DOCUMENT EXTRACT:

------------------------------------------------

How fast can finance actually be approved?

If you’re looking to move quickly before EOFY, timing really matters here.

For straightforward deals with clean financials, approvals can often happen within 24–48 hours. Settlement usually follows within 1–3 business days once approved.

A few things can speed things up (or slow them down):

Deal size:
Smaller deals (generally under $150K) with strong financials can often be turned around very quickly, sometimes even same day.

Having your paperwork ready:
This is the big one. The fastest approvals always come from clients who have everything prepared upfront.

EOFY demand:
June is the busiest month of the year for asset finance. Lender choice matters, and knowing who is actually moving quickly right now makes a real difference.

Delivery timing:
It’s important to remember that finance approval isn’t the final step. The asset still needs to be delivered and ready for use before 30 June.

⚠️ A quick reality check:
 If you’re only just starting to think about a purchase after around 20 June, and the asset isn’t already ordered, it may be tight to get everything completed in time. Some deals can still work, but not all.

What documents do you need ready?

If you want things to move quickly, getting your documents ready upfront is the easiest win.

For lending on items less than $250,000, typically we’ll need:

  • Confirmation ABN details be in force > 2 years (and trust deed if applicable)
  • Supplier quote or invoice for the asset
  • Clear Credit History Confirmation
  • Driver’s licence for all directors/guarantors
  • Property ownership details (to confirm property ownership if applicable)

 

For lending on items greater than $250,000, typically, we’ll need:

  • Last 2 years’ business tax returns (or an accountant’s letter if not available) and/or;
  • Last 2 years’ financial statements (P&L and balance sheet) and/or;
  • Last 3 months’ business bank statements
  • Driver’s licence for all directors/guarantors
  • Confirmation ABN details be in force > 2 years (and trust deed if applicable)
  • Supplier quote or invoice for the asset
  • Property ownership details (to confirm property ownership if applicable)

💡 In some cases, low-doc options may be available, using bank statements and an accountant’s declaration instead of full financials.

If you’re unsure, it’s worth asking early so we can guide you on the fastest pathway. 

The most common EOFY mistake business owners make

Every year, we see otherwise well-prepared businesses miss out on EOFY benefits for one simple reason:

They assume that once finance is approved, they’re covered.

But the key rule is actually about timing of use, not approval.

To qualify, the asset must be installed and ready for use by 30 June.

And this is where things can go wrong:

  • The asset arrives, but still needs minor modifications
  • Registration or commissioning gets delayed
  • The supplier can’t physically deliver before EOFY

And unfortunately, even a small delay can push everything into the next financial year.

------------------------------------------------

RECORDED INFORMATION:
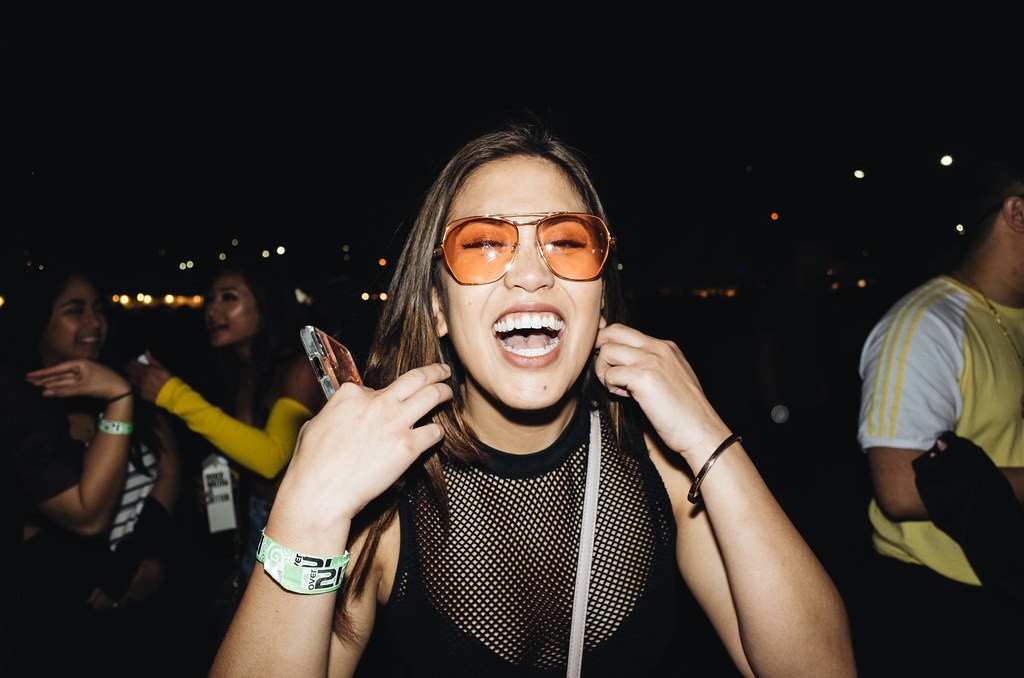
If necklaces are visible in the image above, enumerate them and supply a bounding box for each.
[957,266,1024,364]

------------------------------------------------

WHAT IS ASKED:
(a) According to the EOFY finance text, how long does settlement usually take once finance is approved?
(b) What documents does the EOFY finance text say are typically needed for lending on items less than $250,000?
(c) Pick up the EOFY finance text after its last sentence and carry it on.
The listing comes from a separate source.

IN RESPONSE:
(a) Settlement usually follows within 1–3 business days once approved.

(b)
- Confirmation ABN details be in force > 2 years (and trust deed if applicable)
- Supplier quote or invoice for the asset
- Clear Credit History Confirmation
- Driver’s licence for all directors/guarantors
- Property ownership details (to confirm property ownership if applicable)

(c)
✔ The best way to avoid this:
Get written confirmation from your supplier confirming delivery and commissioning dates before you proceed. It’s a simple step that protects the outcome.

Already bought equipment? You may still have options

If you’ve purchased equipment or vehicles in the last 3–6 months using cash, there may still be ways to improve your cash flow position.

One option worth knowing about is sale and leaseback.

Here’s how it works in simple terms:

  • The finance company purchases the asset from you at market value
  • You lease it back under a structured agreement
  • You receive the cash value (often 80–100% of the asset value)
  • You continue using the asset exactly as you are now

💡 For example:
A $120,000 excavator purchased earlier this year could potentially release $90,000–$110,000 back into your business, sometimes within days.

It’s not something every business is aware of, but it can be a useful way to free up capital heading into a new financial year.

Final thoughts: EOFY is about timing as much as tax

As we head into the final month of EOFY 2026, many businesses are not just thinking about tax, they’re thinking about timing, cash flow, and upcoming plans for FY2027.

EOFY often becomes the moment where decisions either get made… or delayed again.

If there’s an asset you’ve been considering, or something you’ve been meaning to revisit, now is the time to understand whether it makes sense to act before June 30.

Speak to Ironbark Group

If you want to talk through your options or understand what’s realistically possible before EOFY, we’re here to help.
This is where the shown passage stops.